**Given passage:**
Twinkie Town: An SB Nation Community

Navigation: Jump to content areas:


Pro Quality. Fan Perspective.
Login-facebook
Around SBN: MLB Trade Deadline: Where each team stands right now

Buying a World Series

I've been playing with a dataset I pulled from baseball-reference last weekend (should have been doing stats homework... ah well). 

My idea stemmed from Montanatwinsfan's post and the respective dialog from the community on the validity of "new" vs. "old" statistics.  The ultimate goal is to compile a dataset of team statistics by year and run a series of multiple regressions on the old and new stats to see which ones hold up under statistical scrutiny.  The research question is "Which statistics contribute the most to predicting wins, playoff appearances and ultimately World Series appearances?"

Star-divide

 

I currently have all data from 2000 through 2007, but unfortunately haven't yet bought SPSS to run the regressions.  In the meantime, I've been playing with the dataset in pivot tables a la Excel 2007 (which, for you data miners out there is pretty slick compared to the 2003 version).

I realize that most of this is common sense stuff, but thought it might be interesting to have the numbers to back up the common sense.  In what I hope will be the first of several posts based on the data, here is a look at average salary by year, broken into three groups: Teams that did not make the playoffs, teams that made the playoffs but not the WS, and teams that played in the WS.

**Description of the task:**
Carry on the post about team salaries and World Series appearances, starting after its last sentence. The data that come next have nothing to do with this.

**Dataset section:**

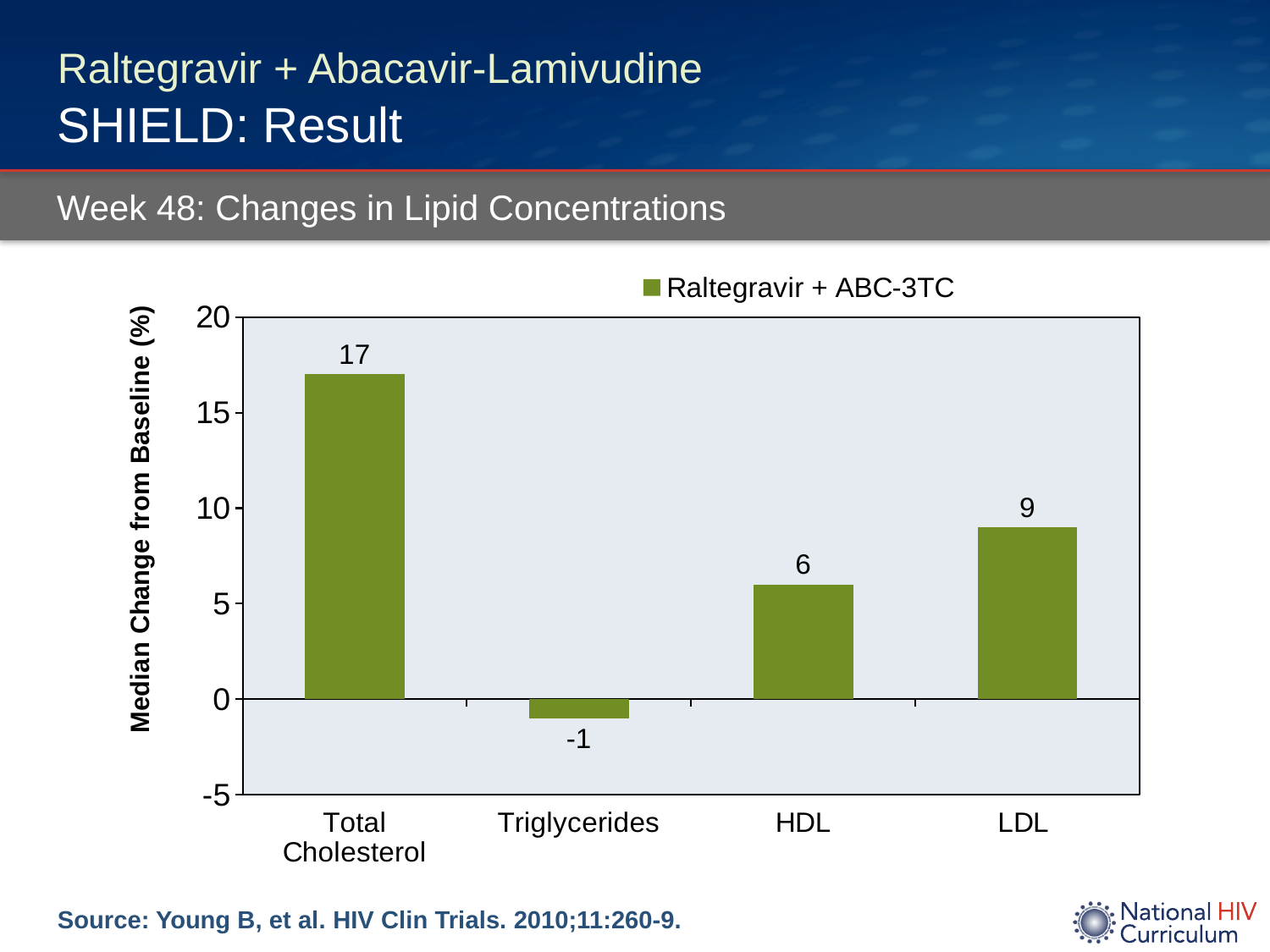
What is the difference between the median change for Total Cholesterol and LDL? 8 What is the median change from baseline for LDL? 9 Is the value for Total Cholesterol greater or less than 15? greater Which has a larger median change from baseline, HDL or LDL? LDL What type of chart is shown on the slide? Bar chart What is the median change from baseline for HDL? 6 Which lipid category has the lowest median change from baseline? Triglycerides What is the median change from baseline for Triglycerides? -1 How many lipid categories are shown on the x axis? 4 What is the median change from baseline for Total Cholesterol? 17 What series does the legend list? Raltegravir + ABC-3TC Which lipid category has the highest median change from baseline? Total Cholesterol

**Your response:**
I did not break it out any further because the variance becomes too large to find any meaningful data.  This means that for each WS data point, there are two teams, and for every playoff data point there are eight teams (includes the WS teams).

The first observation I took from the data is that teams that did not make the playoffs have steadily increased their salary, but fall well short of the kind of money teams that make the playoffs are spending.  The second observation I made from this data is that the average salary of WS teams wildly fluctuates to the point where it's almost impossible to draw conclusions on the data.  Four of the WS data points fall below the playoff average (2002, 2005, 2006, 2007) and the other four fall above the playoff average (2000, 2001, 2003, 2004).  We'll approach this anomoly in a moment.

Next, it was time to take a step further into the data.  I created linear regression lines and removed the trend lines from the graph.  You will also note that I provided the regression equation and R-squared calculation, if you're into that sort of thing.

 

 The first thing to note about this graph is that the R-squared value for WS is extremely low, again validating that there is just too little data and too much variance to make an accurate inference about the regression line.  The other two lines, however, seem to fit the data quite well and tell an interesting story.  Simply put, non-playoff teams are averaging a 2.4 million increase per year, while playoff teams are averaging a 6.8 million increase per year.  To put it in context, playoff teams in 2007 spent an average of 24 million more than non-playoff teams.  If this regression holds true, by 2012, playoff teams will spend an average of 46 million more than non-playoff teams!

While these results may not be earth-shattering to most people who have been lamenting about the Yankees (and now Boston) "buying" the World Series, I wanted to slice this data one more time.  This time, I removed both Boston and New York (Yankees) from the data to see how our regression lines would change:

Wow!  The increase in playoff team salaries is now only 1 million more than non-playoff teams.  Additionally, the differences between playoff teams and non-playoff teams is holding fairly constant at about 8 million.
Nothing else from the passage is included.